(Stored dataset items)

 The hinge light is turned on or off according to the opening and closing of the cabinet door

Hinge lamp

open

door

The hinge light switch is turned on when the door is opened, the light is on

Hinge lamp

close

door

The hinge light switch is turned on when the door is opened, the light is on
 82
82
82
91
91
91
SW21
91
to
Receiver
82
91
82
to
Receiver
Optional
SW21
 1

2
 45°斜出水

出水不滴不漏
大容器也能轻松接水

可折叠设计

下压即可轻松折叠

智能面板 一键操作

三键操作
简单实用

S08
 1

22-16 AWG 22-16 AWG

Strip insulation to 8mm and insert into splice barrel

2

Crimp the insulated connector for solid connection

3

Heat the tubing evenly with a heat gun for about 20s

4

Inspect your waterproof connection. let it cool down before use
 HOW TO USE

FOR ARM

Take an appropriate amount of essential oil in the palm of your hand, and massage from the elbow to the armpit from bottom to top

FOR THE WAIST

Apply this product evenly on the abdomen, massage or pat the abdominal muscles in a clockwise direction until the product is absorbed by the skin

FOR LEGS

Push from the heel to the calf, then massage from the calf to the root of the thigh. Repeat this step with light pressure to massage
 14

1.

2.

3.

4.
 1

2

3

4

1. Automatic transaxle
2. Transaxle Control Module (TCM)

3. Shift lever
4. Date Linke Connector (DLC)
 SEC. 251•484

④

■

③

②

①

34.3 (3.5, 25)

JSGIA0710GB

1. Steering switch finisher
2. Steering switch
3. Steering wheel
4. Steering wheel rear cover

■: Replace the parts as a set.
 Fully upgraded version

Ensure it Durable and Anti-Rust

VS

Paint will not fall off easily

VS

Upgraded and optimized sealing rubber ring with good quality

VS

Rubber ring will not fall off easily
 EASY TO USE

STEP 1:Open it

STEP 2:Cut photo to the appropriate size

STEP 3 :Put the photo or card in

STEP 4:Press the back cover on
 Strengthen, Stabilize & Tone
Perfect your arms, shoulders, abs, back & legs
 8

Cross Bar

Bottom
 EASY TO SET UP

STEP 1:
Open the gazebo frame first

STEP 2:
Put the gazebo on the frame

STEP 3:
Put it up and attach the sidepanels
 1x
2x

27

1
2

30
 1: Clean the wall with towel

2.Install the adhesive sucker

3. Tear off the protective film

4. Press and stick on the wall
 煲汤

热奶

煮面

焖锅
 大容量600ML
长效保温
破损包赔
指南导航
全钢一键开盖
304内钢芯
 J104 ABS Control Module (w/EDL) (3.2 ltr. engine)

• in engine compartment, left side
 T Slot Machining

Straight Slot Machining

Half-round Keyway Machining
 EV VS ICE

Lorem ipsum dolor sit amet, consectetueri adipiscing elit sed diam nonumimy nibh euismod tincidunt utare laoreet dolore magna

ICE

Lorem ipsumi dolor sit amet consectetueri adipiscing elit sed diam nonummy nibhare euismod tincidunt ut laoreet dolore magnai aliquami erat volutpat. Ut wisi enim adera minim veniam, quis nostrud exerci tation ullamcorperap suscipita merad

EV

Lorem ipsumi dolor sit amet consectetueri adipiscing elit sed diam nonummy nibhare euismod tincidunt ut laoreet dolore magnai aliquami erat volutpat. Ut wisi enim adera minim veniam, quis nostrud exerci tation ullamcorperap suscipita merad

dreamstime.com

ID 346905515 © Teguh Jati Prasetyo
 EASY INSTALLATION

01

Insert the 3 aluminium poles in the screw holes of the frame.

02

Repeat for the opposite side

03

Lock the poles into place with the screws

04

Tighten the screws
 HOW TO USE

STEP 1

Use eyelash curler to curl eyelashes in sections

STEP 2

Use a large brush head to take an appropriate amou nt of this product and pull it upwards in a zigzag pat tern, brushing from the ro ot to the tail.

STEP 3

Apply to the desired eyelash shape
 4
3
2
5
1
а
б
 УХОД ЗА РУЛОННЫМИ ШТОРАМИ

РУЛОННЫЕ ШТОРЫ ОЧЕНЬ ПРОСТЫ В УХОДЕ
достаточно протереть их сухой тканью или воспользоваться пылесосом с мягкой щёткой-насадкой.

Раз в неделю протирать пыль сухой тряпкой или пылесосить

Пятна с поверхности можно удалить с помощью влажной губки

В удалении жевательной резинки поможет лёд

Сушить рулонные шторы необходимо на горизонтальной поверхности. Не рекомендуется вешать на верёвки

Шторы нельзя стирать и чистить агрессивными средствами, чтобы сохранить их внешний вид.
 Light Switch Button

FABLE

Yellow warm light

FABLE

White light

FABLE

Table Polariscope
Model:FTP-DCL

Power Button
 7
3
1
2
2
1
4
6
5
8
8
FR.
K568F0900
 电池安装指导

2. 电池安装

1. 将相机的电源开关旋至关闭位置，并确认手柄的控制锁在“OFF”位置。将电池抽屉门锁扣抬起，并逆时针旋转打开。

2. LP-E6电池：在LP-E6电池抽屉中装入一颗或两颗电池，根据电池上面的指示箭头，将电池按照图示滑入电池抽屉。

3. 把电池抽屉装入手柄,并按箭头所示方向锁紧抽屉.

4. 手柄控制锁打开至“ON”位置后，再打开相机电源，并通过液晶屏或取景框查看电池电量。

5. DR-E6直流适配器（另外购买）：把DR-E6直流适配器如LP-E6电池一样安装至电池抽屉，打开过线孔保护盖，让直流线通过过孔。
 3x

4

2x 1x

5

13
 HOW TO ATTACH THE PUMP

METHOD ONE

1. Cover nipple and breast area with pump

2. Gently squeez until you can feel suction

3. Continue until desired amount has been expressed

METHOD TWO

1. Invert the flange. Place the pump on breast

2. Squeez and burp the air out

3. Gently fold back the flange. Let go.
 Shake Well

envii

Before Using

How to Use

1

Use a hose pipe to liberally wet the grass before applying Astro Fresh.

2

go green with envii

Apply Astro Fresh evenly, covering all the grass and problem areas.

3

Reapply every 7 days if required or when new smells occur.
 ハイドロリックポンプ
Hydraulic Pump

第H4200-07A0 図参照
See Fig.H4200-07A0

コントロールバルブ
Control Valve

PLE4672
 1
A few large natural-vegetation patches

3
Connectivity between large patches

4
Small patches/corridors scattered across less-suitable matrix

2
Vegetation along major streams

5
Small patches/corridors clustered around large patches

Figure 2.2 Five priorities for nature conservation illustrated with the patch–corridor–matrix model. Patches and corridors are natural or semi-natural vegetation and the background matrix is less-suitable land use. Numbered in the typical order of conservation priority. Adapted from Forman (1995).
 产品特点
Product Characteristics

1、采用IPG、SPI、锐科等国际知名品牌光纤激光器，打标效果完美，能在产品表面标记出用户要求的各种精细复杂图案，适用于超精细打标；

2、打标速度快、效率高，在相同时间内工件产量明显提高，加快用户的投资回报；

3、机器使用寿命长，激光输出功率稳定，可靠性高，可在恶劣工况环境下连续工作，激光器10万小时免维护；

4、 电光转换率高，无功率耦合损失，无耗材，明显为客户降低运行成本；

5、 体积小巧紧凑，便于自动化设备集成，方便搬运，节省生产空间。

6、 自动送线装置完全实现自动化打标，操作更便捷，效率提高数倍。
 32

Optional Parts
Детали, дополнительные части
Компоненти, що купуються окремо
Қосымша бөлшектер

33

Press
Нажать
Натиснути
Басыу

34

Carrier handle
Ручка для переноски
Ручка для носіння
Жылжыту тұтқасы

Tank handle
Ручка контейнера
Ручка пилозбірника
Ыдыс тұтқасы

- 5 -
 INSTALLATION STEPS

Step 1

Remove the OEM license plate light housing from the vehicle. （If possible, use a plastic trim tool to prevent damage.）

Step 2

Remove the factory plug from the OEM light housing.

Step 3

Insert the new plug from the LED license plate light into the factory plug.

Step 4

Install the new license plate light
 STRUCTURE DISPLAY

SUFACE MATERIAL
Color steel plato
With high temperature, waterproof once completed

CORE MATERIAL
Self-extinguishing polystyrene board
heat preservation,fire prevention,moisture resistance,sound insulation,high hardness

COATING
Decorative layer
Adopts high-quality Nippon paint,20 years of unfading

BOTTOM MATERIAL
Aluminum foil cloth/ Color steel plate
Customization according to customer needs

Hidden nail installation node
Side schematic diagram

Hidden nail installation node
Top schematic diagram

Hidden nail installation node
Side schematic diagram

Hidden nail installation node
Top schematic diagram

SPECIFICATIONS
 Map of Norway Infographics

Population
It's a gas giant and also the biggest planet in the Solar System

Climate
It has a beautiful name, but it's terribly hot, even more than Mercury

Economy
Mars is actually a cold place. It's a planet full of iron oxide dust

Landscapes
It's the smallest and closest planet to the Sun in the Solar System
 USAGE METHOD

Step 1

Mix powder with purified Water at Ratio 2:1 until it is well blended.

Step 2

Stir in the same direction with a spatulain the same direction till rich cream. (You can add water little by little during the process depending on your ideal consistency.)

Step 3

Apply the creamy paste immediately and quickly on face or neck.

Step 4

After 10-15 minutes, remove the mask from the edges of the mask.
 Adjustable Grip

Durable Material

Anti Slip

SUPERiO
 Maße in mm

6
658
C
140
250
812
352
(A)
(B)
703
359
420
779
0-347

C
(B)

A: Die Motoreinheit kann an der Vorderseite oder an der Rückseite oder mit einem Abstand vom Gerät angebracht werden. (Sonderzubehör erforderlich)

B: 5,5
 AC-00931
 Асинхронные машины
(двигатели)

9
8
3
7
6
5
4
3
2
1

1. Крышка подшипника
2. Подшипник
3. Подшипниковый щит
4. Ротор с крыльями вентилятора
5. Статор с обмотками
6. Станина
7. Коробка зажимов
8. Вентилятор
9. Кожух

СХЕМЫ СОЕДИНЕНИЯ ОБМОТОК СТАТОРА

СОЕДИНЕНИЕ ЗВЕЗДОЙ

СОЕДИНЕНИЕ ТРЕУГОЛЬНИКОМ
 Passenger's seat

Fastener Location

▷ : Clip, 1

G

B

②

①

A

■ Work instructions ■
Copy each line of the records that contains the word "Anti".

■ Result for this task ■
Ensure it Durable and Anti-Rust
Anti Slip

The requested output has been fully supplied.